L’avantage de la gamme tempérée est de permettre toutes les transpositions et d’écrire dans toutes les
tonalités sur un instrument à clavier utilisant 12 touches par octave. Ceci est
particulièrement bien illustré par une œuvre majeure de JS Bach : « Le clavier bien
tempéré », comportant deux recueils de 24 préludes et fugues, dans les 12
tonalités et les 2 modes majeur et mineur.
L’inconvénient d’un
tempérament égal est que l’on perd les variations de « couleurs »

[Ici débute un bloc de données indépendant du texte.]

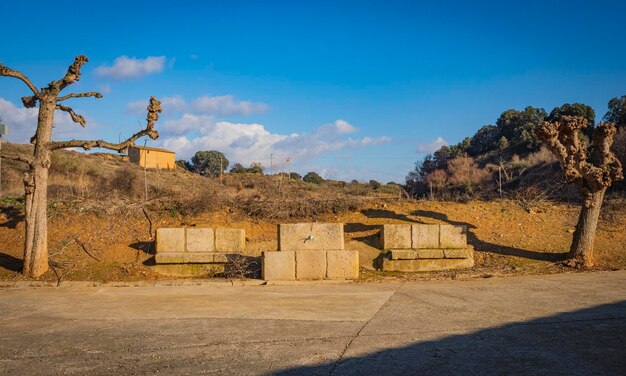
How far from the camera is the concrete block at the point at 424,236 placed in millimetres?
12320

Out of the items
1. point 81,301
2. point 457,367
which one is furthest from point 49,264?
point 457,367

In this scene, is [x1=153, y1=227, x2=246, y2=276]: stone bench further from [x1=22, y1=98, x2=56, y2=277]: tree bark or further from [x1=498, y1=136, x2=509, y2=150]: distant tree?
[x1=498, y1=136, x2=509, y2=150]: distant tree

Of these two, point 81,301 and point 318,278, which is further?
point 318,278

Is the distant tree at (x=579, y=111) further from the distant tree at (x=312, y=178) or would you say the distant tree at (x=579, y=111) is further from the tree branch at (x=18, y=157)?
the tree branch at (x=18, y=157)

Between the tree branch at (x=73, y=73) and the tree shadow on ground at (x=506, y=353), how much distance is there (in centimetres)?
897

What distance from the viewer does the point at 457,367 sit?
15.9 ft

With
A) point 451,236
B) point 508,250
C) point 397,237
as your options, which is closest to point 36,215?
point 397,237

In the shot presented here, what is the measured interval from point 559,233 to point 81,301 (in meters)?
12.0

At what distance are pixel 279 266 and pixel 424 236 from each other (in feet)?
11.9

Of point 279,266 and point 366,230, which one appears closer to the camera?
point 279,266

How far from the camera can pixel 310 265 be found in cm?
1123

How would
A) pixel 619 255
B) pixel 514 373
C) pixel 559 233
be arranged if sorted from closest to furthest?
1. pixel 514 373
2. pixel 619 255
3. pixel 559 233

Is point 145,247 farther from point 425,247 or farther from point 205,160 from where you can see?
point 205,160

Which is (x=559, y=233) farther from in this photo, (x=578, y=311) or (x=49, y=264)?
(x=49, y=264)
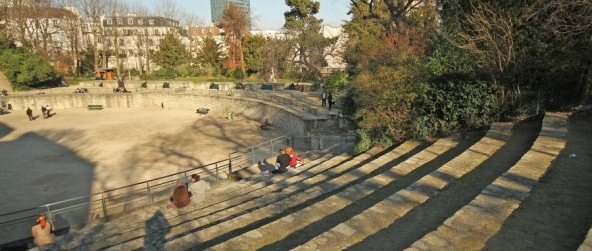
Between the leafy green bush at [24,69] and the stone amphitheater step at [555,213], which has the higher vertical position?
the leafy green bush at [24,69]

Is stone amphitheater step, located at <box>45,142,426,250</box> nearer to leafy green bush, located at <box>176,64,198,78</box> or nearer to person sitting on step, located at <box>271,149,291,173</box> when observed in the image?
person sitting on step, located at <box>271,149,291,173</box>

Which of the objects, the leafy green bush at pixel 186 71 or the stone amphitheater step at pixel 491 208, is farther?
the leafy green bush at pixel 186 71

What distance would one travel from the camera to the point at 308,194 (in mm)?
8742

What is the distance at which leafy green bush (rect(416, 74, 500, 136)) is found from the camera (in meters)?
12.2

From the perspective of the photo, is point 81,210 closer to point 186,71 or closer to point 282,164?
point 282,164

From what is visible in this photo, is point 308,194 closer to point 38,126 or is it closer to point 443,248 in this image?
point 443,248

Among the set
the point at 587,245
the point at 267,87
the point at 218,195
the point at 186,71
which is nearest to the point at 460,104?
the point at 587,245

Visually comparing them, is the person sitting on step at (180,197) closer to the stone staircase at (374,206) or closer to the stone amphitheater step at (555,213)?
the stone staircase at (374,206)

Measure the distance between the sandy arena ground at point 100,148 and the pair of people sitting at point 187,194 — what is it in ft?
19.8

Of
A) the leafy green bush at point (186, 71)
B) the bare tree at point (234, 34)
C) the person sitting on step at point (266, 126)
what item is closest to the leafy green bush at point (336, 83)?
the person sitting on step at point (266, 126)

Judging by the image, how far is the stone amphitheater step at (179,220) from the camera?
8.02 metres

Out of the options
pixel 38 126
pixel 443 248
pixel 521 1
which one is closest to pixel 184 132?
pixel 38 126

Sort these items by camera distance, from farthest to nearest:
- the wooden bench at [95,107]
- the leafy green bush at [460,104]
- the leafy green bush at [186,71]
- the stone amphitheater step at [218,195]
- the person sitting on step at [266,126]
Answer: the leafy green bush at [186,71], the wooden bench at [95,107], the person sitting on step at [266,126], the leafy green bush at [460,104], the stone amphitheater step at [218,195]

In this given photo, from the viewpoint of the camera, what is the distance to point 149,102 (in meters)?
37.0
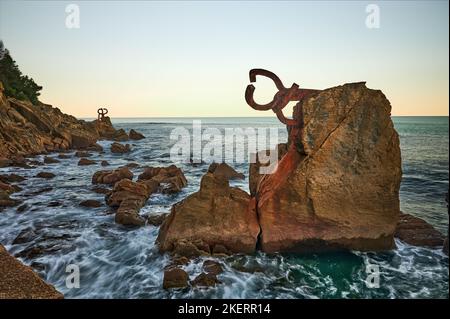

qui existaient entre les tonalités. En effet, avec un tempérament inégal, les
intervalles entre les degrés de chaque gamme de tonalité différente sont
différents, ce qui entraine des tonalités de « couleurs »
différentes.
Exemple avec la gamme
de Zarlino : l’intervalle entre degrés I et II est différent selon la
tonalité.
En fait, l’essentiel de la
musique baroque utilise des tempéraments inégaux, la gamme tempérée apparue à
la fin du 17e siècle ne se généralisant que plus tard. C’est
pourquoi les tempéraments inégaux sont particulièrement adaptés à l'exécution
du répertoire baroque, et les ensembles spécialisés les pratiquent couramment.